If nothing has happened since, we can ask God for wisdom. Is he doing something else in this situation other than we thought? Is he teaching us to persevere in what we started? Staying in the process until something is resolved will not only be a blessing in that instance, but will train us for future opportunities in prayer.

Of course, Philippians 4:6 invites us to make our petitions known to God, but it does not tell us to expect him to answer them the way WE want. Scripture and life experience make clear that He is not our fairy godfather, who will wave his magic wand and conform every circumstance to our whim.

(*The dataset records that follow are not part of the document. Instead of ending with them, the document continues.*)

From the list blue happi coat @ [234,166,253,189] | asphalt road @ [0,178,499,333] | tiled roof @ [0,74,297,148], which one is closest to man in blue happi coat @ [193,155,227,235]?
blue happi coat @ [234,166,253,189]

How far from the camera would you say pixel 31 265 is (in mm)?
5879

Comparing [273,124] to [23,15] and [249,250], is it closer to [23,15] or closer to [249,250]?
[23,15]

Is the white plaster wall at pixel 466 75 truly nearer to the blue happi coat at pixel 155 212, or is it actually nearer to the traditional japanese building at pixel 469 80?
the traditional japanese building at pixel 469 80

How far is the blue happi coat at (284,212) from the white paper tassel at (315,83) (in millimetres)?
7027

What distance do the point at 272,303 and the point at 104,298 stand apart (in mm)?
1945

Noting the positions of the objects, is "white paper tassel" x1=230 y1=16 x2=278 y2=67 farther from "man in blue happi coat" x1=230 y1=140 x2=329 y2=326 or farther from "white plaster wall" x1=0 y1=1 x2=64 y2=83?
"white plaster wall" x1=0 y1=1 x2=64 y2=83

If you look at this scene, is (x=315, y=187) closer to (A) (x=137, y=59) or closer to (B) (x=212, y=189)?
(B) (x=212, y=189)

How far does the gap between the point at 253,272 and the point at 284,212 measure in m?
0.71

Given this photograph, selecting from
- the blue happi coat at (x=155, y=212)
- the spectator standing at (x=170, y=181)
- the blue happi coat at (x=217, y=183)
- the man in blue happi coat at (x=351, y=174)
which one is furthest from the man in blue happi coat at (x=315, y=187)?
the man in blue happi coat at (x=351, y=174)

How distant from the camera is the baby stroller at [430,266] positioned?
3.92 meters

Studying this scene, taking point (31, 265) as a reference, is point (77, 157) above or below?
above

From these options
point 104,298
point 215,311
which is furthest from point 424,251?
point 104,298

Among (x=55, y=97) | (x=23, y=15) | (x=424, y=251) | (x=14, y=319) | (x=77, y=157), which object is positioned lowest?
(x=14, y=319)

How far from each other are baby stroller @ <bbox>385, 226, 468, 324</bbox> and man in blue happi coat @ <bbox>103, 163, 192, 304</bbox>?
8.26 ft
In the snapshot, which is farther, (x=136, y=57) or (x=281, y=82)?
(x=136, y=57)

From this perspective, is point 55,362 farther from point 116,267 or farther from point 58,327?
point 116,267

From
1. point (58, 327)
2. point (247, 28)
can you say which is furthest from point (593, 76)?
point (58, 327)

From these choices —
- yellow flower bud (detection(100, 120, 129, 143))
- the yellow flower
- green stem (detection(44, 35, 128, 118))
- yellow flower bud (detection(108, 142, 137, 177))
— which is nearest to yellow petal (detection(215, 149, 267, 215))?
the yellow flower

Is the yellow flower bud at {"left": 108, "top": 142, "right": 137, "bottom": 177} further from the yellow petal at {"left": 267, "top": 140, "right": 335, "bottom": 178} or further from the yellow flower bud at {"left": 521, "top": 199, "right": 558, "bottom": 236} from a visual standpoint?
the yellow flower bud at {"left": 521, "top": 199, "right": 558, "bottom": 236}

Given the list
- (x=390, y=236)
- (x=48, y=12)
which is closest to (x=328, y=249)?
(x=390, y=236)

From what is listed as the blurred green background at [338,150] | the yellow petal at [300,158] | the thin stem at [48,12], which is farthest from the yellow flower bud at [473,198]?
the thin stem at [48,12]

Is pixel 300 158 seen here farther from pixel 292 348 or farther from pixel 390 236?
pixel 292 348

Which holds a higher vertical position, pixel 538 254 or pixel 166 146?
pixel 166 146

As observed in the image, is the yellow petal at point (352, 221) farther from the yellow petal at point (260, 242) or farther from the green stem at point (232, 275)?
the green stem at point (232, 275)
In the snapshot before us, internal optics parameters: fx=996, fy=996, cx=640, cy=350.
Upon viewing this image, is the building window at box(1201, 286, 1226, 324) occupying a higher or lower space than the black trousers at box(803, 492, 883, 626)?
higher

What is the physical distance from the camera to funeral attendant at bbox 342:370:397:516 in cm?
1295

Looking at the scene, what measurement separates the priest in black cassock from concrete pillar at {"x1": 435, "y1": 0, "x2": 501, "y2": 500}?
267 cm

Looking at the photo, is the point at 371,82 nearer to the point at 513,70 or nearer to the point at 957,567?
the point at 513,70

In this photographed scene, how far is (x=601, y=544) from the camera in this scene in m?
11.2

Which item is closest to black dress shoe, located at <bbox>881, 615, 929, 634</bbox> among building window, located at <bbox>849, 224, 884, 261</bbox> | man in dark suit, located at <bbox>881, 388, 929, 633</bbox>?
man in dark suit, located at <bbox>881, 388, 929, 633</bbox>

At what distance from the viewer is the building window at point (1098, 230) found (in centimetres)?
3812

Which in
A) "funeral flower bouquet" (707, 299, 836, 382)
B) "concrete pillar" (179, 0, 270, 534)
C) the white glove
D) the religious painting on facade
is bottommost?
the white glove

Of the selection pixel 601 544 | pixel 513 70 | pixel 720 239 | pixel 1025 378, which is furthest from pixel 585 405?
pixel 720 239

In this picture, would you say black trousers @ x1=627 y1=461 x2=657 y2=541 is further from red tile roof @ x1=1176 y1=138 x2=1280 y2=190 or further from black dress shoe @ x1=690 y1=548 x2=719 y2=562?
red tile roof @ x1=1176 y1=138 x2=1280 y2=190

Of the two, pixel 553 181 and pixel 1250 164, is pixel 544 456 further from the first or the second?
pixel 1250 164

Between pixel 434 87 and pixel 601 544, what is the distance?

Real prayer is the process of getting involved with someone’s need, praying as best we understand his work and then staying in the situation until we see his work resolved.

It is a risk to learn to do that well, especially as people pray for each other, but it can lead to some incredible prayers. Teaching people to move beyond their own agenda to touch the heart and passion of God will be a challenge, but they will make your prayer times far more effective and compelling.

I feel we mostly miss the real purpose of prayer -- it is not to get God to do something. He has already freely given us all things that pertain to life and Godliness. (II Peter 1:3) What real prayer is about is building our relationship with the Father and as we build that relationship and grow in knowledge of Him we will realize we already have all we could ever need in the person of His Son, Jesus. As we learn to love and trust Him fully, we no longer have to struggle to get answers to our prayers. We will pray more, "Father glorify yourself prayers."

Prayer is communion with God and it is a means of God fulfilling His purpose on this earth. Let's avail of prayer to glorify the Father and not to appease our wants.